When I took ownership of the real-time data layer for our LLM-powered agent, my team's first instinct was to reuse our existing embedded BI models. I understood the impulse: we'd just finished migrating them to ClickHouse. They were battle-tested. But they were also the wrong foundation.

The problem

For years, customers who needed complex filtering (show me all records whose history includes X, who also have these custom properties) hit a wall in the product UI. The embedded analytics feature could handle those queries, but on a three-to-four-hour delay. When you're talking to an AI agent, you expect live data. Neither system could deliver what we felt was needed.

Why some BI models don't work for agents

Our BI data model is optimized for predefined query patterns. We knew what dashboards exist and what questions customers were asking the most. We designed the BI model to present results in a flat pattern to meet the dominant customer demand for wide reporting table type dashboards.

An agent data model has to support whatever question a customer decides to ask. And working with an AI agent has the advantage of being able to run a sequence of queries to return smaller sectioned results which could then be collected for further processing by the agent to meet the customer question. We could still control some patterns to ensure joins were optimized for ClickHouse's structure and measures had consistent definitions. But we didn't need to have big wide models and complex transformations ahead of time.

The part that gets missed is the semantic layer. A dashboard has labels and tooltips. A human analyst has institutional knowledge. An LLM agent has neither. It needs explicit context for every table and every field: what it means, how it relates to other data, when to use it and when not to. Years of data model tables with minimal documentation meant I needed to build that better context. Without it, the agent can access data but won't consistently understand it.

What I built

I designed the architecture around ClickHouse focusing on as minimal transformation as possible. That meant avoiding heavy CTEs or window functions as much as possible, reasoning that anything that needed a window function the agent may be able to handle instead in post processing on the results after the ClickHouse query. The streaming layer uses ClickPipes. These detect new and updated records and append them in sub-second time. Downstream, I used ReplacingMergeTree tables for incremental updates: when a record changes, it comes in as an insert, and ClickHouse deduplicates in the background. This gave us near real-time data without the cost of rebuilding tables from scratch on every change.

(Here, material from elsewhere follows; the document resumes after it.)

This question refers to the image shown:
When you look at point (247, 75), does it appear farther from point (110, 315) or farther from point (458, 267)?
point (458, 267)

The modeling layer is defined using dbt. The semantic layer uses Cube. I built the full context layer: field descriptions, table relationships, and usage guidance, so the agent could make sense of what was available and what it was querying.

The result: billions of rows queryable in sub-second, end-to-end response time of a couple of seconds, and support for the complex filtering patterns our product platform couldn't handle.

What broke after shipping

About a month in, I found something unexpected. The downstream ReplacingMergeTree tables needed account IDs for row-level access control, but not all source tables had account ID directly on them. I was doing joins to get them and those joins, running simultaneously with upstream ClickPipe inserts, were causing significant memory costs that surfaced on the ClickPipe operation rather than where I expected. I audited every expensive join, optimized what I could, and flagged the rest for source table backfills. ClickHouse rewards correct configuration and punishes incorrect configuration fast.

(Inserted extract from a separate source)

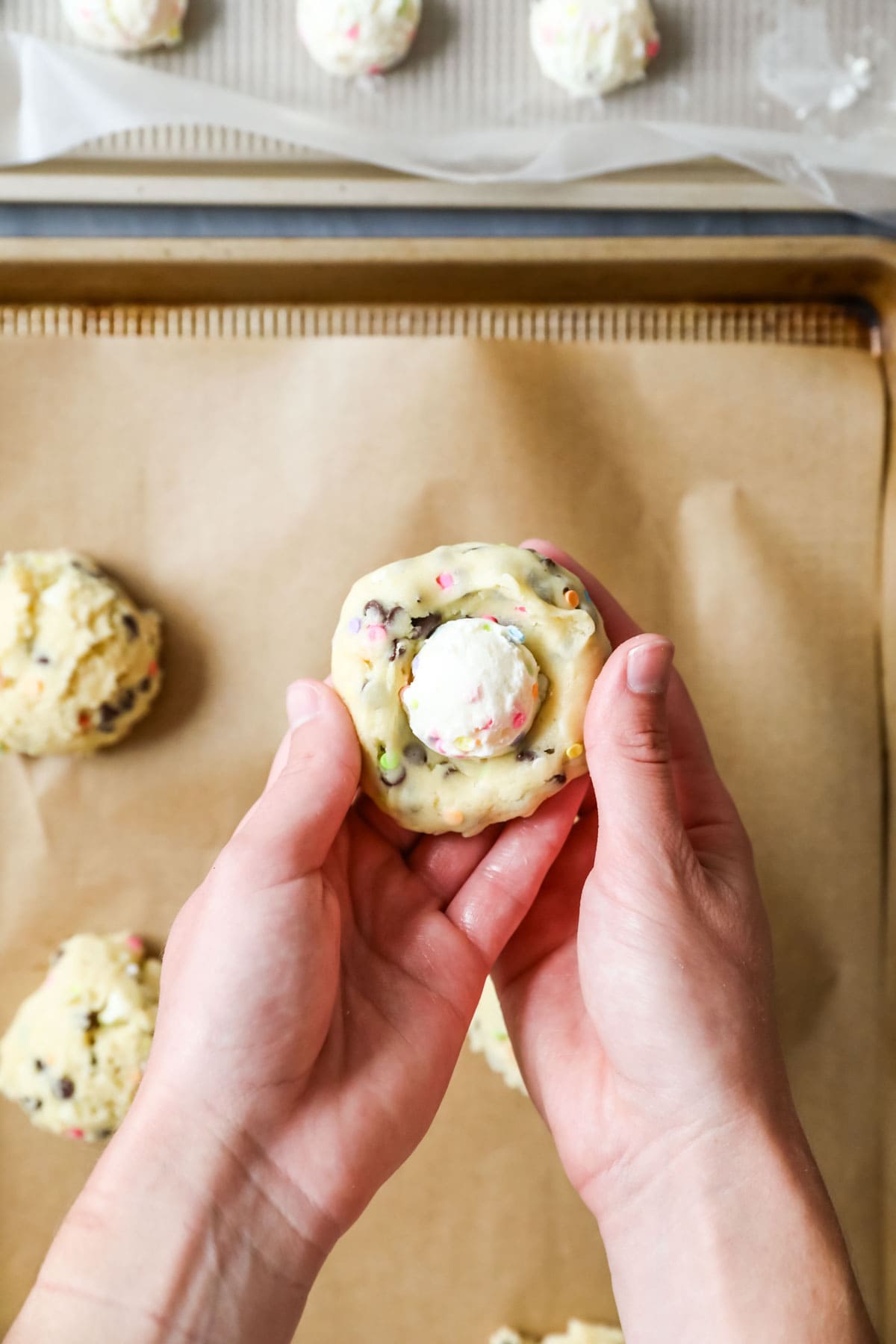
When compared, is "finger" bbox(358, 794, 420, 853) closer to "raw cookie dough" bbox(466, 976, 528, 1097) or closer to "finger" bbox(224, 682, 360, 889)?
"finger" bbox(224, 682, 360, 889)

The outcome nobody planned for

Once the real-time data layer existed, product teams realized they had access to complex data capabilities that had not been easily available in the product before. Not just for the agent, but potentially across the platform. They'd been limited by what the system could support. Now they had instantaneous access to join patterns and filtering that had previously only existed in our analytics layer, on a multi-hour delay.

The data model I built as agent infrastructure has been integrated with platform agent infrastructure to provide even better operational capabilities for the AI agent. That wasn't the original requirement, but it's probably the most valuable outcome of the whole project.